◆ Extracted text
Rainier Ham Radio — also known as amateur radio — is about to get its own public safety frequency for Rainier, along with a second frequency for city use.
The public safety frequency is essential because it labels a radio frequency as the one to tune into in case of emergency. In Rainier’s case, the frequencies have been granted, but they are waiting for the people at the FCC to finalize their application.
“In times of disaster — that’s where ham radio really shines — amateur radio is used as the glue between broken systems,” said Ed Braaten, emergency coordinator with Rainier ham radio. “Very typically in a disaster, the power will be out, which leads to lack of telephones, lack of cell phones.
Hams — ham radio operators — will figure out which systems are still working after a disaster hits and use their radios to connect the dots between aid efforts, Braaten said, like relaying traffic from public safety agencies or even federal relief efforts.
People that aren’t Hams can buy hand-held radios that go several miles, and have them in case of emergency, he said. They can plan ahead of time to know which frequency to use, then communicate with each other or Hams in times of trouble.
“We as Hams train to listen for their messages, and then we take our communications capability — which is the long-haul, long distance — and report that to public safety organizations,” Braaten said.

◆ Data
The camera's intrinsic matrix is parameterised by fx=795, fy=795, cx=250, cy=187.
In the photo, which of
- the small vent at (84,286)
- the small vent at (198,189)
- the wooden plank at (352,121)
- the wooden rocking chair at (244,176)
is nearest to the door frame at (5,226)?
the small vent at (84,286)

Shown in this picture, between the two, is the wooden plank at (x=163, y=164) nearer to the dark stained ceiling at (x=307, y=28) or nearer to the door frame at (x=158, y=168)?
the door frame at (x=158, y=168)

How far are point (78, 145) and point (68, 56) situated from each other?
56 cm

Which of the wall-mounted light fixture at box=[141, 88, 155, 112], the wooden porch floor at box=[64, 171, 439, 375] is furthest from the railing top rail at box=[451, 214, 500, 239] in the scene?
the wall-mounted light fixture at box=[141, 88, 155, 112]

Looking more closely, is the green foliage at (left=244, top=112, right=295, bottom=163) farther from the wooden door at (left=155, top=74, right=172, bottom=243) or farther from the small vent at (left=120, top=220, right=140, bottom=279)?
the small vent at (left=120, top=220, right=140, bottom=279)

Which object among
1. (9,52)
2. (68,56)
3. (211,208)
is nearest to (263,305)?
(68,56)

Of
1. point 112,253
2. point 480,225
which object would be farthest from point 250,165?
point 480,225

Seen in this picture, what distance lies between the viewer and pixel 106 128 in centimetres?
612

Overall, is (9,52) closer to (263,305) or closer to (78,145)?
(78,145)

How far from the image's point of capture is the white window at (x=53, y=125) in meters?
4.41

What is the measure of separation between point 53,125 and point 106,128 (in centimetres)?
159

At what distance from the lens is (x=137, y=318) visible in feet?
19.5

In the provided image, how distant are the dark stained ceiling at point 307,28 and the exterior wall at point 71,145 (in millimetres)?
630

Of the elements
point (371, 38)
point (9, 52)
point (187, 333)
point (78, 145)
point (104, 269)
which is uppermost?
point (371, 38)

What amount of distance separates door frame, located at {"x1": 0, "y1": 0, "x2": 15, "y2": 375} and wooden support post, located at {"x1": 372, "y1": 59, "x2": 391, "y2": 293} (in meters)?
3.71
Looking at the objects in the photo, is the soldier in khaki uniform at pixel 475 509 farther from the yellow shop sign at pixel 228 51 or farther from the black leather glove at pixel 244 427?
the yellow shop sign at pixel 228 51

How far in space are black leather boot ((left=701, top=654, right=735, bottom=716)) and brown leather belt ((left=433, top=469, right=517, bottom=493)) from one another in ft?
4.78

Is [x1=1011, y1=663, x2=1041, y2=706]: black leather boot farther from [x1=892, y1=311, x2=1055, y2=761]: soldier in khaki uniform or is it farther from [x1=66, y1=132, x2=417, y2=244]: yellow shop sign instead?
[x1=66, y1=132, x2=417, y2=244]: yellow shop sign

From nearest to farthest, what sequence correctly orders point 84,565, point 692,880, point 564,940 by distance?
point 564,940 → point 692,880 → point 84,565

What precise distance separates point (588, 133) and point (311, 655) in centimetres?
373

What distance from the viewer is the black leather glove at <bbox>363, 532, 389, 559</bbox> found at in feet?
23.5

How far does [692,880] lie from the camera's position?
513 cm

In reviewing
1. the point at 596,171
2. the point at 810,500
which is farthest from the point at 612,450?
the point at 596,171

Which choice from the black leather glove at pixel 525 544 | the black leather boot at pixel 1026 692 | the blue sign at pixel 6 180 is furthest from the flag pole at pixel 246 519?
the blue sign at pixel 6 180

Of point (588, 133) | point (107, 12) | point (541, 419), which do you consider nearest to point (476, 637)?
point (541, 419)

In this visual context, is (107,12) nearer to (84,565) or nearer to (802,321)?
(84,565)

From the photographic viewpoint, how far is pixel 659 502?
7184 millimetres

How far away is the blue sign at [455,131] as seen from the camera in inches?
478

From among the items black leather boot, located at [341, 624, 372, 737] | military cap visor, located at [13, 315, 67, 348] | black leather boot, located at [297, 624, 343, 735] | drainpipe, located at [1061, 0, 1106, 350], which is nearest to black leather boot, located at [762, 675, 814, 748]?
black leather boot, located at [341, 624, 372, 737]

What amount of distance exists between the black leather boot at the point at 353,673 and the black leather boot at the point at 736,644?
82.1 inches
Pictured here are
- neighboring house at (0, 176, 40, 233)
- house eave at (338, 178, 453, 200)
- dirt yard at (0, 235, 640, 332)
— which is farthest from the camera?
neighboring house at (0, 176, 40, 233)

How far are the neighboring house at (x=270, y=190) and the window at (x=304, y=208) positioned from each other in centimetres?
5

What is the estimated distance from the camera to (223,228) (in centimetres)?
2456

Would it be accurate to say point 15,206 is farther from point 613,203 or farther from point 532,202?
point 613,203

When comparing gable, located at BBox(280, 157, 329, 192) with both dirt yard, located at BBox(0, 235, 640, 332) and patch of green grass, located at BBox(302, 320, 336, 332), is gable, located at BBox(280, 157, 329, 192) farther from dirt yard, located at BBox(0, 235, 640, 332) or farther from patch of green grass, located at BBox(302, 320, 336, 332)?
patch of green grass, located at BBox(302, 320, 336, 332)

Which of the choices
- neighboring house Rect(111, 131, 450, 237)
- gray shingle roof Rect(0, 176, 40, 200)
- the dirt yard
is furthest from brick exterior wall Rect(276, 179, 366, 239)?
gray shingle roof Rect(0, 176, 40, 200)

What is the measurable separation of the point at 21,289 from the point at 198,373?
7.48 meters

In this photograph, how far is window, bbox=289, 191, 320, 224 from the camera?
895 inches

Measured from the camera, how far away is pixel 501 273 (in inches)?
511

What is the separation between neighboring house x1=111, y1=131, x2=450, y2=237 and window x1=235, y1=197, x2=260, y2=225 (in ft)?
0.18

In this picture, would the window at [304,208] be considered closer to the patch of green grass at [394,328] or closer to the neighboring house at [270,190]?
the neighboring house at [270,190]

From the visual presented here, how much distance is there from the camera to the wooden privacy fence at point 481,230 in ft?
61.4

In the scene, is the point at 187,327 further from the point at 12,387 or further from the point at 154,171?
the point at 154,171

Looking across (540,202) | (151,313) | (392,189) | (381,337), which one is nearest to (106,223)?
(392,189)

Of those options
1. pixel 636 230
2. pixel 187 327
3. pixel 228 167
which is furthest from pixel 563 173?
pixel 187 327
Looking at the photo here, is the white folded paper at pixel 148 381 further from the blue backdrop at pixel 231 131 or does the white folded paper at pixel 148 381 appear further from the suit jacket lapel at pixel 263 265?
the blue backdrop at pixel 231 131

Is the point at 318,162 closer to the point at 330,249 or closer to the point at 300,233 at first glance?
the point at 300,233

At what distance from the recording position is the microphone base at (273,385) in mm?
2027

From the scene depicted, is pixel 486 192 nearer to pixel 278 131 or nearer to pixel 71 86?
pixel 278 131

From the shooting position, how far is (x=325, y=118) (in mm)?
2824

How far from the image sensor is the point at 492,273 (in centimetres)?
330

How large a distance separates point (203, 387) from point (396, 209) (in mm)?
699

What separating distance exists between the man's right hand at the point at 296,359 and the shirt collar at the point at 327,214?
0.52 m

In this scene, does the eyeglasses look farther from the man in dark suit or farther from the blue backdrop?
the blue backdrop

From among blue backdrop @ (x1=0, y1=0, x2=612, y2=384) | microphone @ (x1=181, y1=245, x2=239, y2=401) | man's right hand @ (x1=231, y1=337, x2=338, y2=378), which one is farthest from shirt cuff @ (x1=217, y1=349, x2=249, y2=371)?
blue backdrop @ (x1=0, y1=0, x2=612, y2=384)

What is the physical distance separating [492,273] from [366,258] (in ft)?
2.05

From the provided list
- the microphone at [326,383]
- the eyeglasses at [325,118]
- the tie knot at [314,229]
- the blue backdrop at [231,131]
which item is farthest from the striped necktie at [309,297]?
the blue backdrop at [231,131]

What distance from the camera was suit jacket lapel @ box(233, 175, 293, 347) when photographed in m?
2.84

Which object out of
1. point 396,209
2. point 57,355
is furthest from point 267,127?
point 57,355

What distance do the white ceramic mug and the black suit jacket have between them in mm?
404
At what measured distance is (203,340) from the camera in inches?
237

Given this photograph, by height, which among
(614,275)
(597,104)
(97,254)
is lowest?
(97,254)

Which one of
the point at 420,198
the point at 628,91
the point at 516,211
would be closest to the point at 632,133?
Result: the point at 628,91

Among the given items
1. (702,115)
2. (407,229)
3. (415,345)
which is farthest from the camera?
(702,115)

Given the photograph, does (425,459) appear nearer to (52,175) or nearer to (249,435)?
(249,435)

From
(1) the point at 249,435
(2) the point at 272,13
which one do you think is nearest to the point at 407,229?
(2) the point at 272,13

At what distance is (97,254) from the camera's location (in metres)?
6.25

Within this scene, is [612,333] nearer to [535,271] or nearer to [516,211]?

◆ Requirement 1
Translate this sentence from the ham radio article into Spanish: "The public safety frequency is essential because it labels a radio frequency as the one to tune into in case of emergency."
◆ Requirement 2
Extract the stretch of the ham radio article from "Rainier Ham Radio —" through "of cell phones.", copying it word for word.
◆ Requirement 3
Summarize the ham radio article in two sentences.
Answer using only the ham radio article.

◆ Answer box 1
La frecuencia de seguridad pública es esencial porque designa una frecuencia de radio como aquella que se debe sintonizar en caso de emergencia.

◆ Answer box 2
Rainier Ham Radio — also known as amateur radio — is about to get its own public safety frequency for Rainier, along with a second frequency for city use.
The public safety frequency is essential because it labels a radio frequency as the one to tune into in case of emergency. In Rainier’s case, the frequencies have been granted, but they are waiting for the people at the FCC to finalize their application.
“In times of disaster — that’s where ham radio really shines — amateur radio is used as the glue between broken systems,” said Ed Braaten, emergency coordinator with Rainier ham radio. “Very typically in a disaster, the power will be out, which leads to lack of telephones, lack of cell phones.

◆ Answer box 3
Rainier ham radio is about to get a public safety frequency for Rainier and a second frequency for city use, which have been granted but await final FCC processing of the application. According to emergency coordinator Ed Braaten, ham operators connect aid efforts when a disaster knocks out power and phones, and people who are not hams can buy hand-held radios and plan which frequency to use so they can reach each other or hams in an emergency.